## [Objective]
Reproduce every line of the data below verbatim, leaving out the pictures.
────────
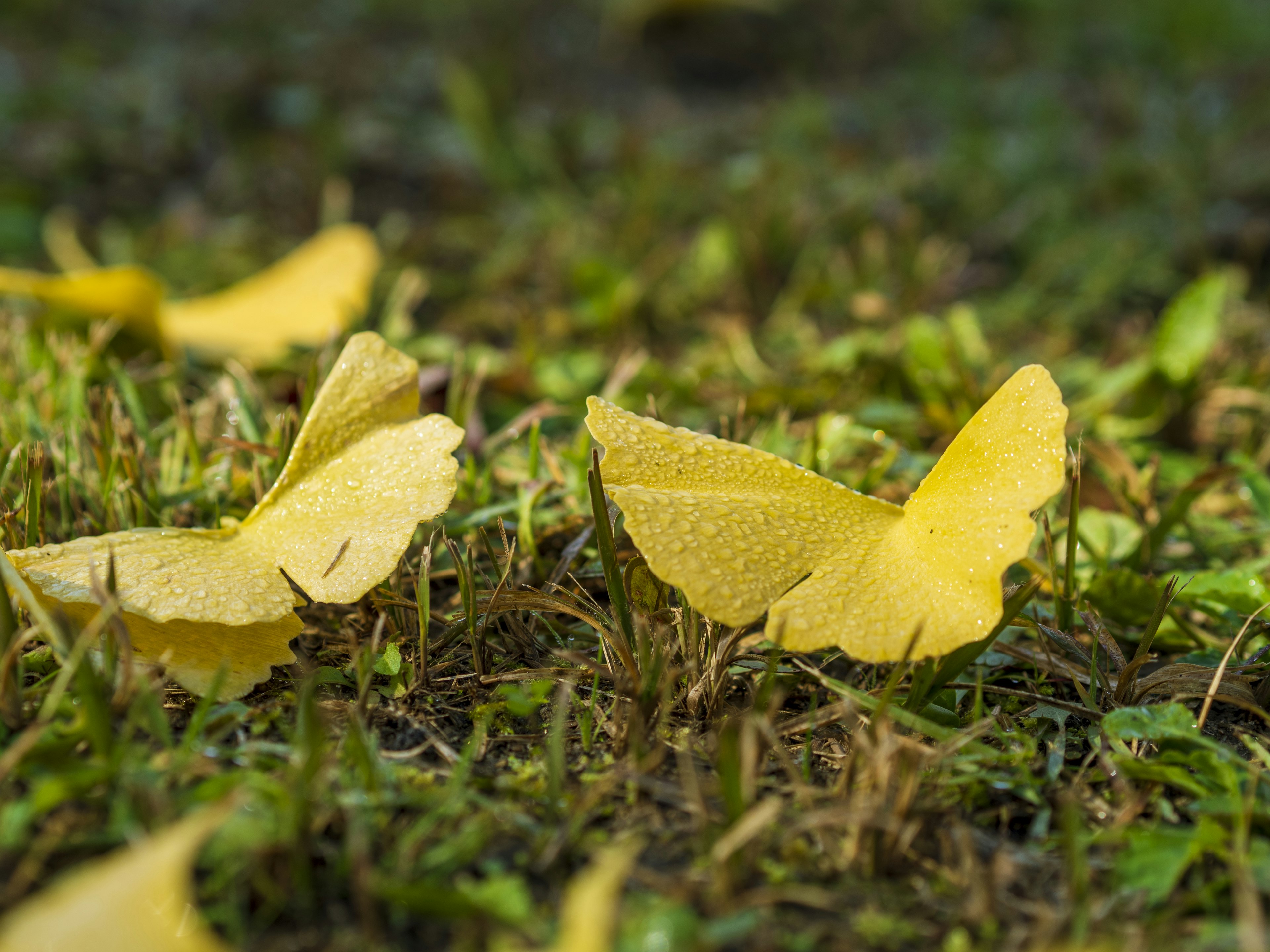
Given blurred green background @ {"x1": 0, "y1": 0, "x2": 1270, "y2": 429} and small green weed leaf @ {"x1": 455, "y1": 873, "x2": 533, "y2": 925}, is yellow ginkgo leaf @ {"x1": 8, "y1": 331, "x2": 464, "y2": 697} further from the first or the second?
blurred green background @ {"x1": 0, "y1": 0, "x2": 1270, "y2": 429}

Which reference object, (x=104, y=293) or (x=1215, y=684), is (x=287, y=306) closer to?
(x=104, y=293)

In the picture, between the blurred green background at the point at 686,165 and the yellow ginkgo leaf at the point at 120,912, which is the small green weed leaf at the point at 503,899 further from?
the blurred green background at the point at 686,165

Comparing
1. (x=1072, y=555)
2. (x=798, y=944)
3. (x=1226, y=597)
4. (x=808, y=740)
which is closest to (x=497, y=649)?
(x=808, y=740)

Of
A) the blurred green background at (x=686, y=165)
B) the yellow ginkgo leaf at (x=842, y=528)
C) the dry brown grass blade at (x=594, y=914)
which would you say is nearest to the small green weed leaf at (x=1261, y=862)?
the yellow ginkgo leaf at (x=842, y=528)

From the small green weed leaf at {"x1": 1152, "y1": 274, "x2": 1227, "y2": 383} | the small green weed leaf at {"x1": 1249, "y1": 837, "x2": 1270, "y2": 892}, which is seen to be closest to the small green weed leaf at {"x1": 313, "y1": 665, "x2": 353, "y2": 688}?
the small green weed leaf at {"x1": 1249, "y1": 837, "x2": 1270, "y2": 892}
────────
## [The result]
Given blurred green background @ {"x1": 0, "y1": 0, "x2": 1270, "y2": 429} and small green weed leaf @ {"x1": 455, "y1": 873, "x2": 533, "y2": 925}, is yellow ginkgo leaf @ {"x1": 8, "y1": 331, "x2": 464, "y2": 697} further from the first or the second?
blurred green background @ {"x1": 0, "y1": 0, "x2": 1270, "y2": 429}

Which reference object, (x=104, y=293) or (x=1215, y=684), is (x=287, y=306) closer to?
(x=104, y=293)

In the picture, between the blurred green background at the point at 686,165 and the yellow ginkgo leaf at the point at 120,912, which is the small green weed leaf at the point at 503,899 further from?
the blurred green background at the point at 686,165

Comparing
1. (x=1072, y=555)
2. (x=798, y=944)
3. (x=1226, y=597)
4. (x=808, y=740)
which is closest to (x=497, y=649)?
(x=808, y=740)

Of
A) the blurred green background at (x=686, y=165)
B) the yellow ginkgo leaf at (x=842, y=528)
C) the dry brown grass blade at (x=594, y=914)
which would you say is nearest to the small green weed leaf at (x=1261, y=862)?
the yellow ginkgo leaf at (x=842, y=528)

From the small green weed leaf at {"x1": 1152, "y1": 274, "x2": 1227, "y2": 383} | the small green weed leaf at {"x1": 1249, "y1": 837, "x2": 1270, "y2": 892}, which is seen to be closest to the small green weed leaf at {"x1": 313, "y1": 665, "x2": 353, "y2": 688}?
the small green weed leaf at {"x1": 1249, "y1": 837, "x2": 1270, "y2": 892}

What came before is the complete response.